We’ve always tried to adapt and increase efficiencies, but in response to some of the feedback in this most recent survey, we’ve made a special effort to increase our communication and outreach efforts, adapt our workflows, and provide expanded opportunities for engagement (e.g. special interest groups) and keep curators better informed and “in the loop” about discussions regarding the future sustainability of the DCN after the implementation phase ends in 2021.

We’ve also taken to heart survey feedback indicating that things are running smoothly and that generally, people seem satisfied with their participation and engagement in the community — that we should focus on what’s working and continue to do those things well rather than try to do more in the limited time remaining. We also acknowledge that curators may be at capacity for how much time and effort they can devote to the DCN, considering that DCN participation and data curation itself may only be small parts of their larger job responsibilities.

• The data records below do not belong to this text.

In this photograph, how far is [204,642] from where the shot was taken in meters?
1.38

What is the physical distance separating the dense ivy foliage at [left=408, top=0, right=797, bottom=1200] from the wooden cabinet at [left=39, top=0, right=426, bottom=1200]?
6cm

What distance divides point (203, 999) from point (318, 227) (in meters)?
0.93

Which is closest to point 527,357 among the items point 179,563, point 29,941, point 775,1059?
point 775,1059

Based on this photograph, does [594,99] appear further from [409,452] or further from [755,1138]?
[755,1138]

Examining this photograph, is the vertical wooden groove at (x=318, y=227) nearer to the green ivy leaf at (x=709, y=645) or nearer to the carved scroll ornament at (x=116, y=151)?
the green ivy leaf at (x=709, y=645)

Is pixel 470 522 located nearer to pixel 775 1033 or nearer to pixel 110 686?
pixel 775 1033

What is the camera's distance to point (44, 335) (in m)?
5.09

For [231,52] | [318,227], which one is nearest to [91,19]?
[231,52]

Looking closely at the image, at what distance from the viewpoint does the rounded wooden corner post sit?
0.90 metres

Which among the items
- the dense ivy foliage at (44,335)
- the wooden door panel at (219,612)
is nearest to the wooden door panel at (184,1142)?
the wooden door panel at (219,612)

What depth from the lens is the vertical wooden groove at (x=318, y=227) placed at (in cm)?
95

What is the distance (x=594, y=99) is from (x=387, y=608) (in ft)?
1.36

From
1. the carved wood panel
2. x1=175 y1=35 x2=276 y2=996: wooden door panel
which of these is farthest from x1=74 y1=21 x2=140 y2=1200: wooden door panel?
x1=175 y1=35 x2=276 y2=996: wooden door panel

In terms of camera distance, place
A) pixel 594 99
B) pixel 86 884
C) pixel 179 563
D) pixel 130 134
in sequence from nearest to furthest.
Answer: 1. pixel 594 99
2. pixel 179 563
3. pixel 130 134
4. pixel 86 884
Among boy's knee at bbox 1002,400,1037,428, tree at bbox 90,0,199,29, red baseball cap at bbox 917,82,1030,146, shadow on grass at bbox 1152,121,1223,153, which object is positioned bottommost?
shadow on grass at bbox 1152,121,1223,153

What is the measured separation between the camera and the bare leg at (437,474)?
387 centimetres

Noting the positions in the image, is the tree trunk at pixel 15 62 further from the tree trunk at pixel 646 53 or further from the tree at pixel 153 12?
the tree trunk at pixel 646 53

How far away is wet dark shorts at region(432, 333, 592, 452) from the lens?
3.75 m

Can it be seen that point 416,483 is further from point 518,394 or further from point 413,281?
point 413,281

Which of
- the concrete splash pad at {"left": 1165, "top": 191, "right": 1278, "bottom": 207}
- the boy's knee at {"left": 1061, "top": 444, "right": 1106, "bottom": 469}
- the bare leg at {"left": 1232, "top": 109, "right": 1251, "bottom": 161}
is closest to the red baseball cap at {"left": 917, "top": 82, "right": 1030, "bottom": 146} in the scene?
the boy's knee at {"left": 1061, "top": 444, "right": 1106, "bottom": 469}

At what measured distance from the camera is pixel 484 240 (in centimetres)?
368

During the remainder of the DCN’s implementation phase we hope to continue strengthening our community by building on key activities like the special interest groups and involving curators in the planning and decision-making processes related to sustainability of the Network and its community post-implementation phase. 

Footnotes

  1. The Data Curation Network currently involves 12 partner institutions and is funded by the Alfred P. Sloan Foundation, https://datacurationnetwork.org/
  2. Coburn E, Johnston L. Testing Our Assumptions: Preliminary Results from the Data Curation Network. Journal of eScience Librarianship 2020;9(1): e1186. https://doi.org/10.7191/jeslib.2020.1186.
  3. Johnston, Lisa R; Carlson, Jake; Hudson-Vitale, Cynthia; Imker, Heidi; Kozlowski, Wendy; Olendorf, Robert; Stewart, Claire. (2017). Curate a data set to capture and compare curation activities across network partners. Retrieved from the University of Minnesota Digital Conservancy, http://hdl.handle.net/11299/188649.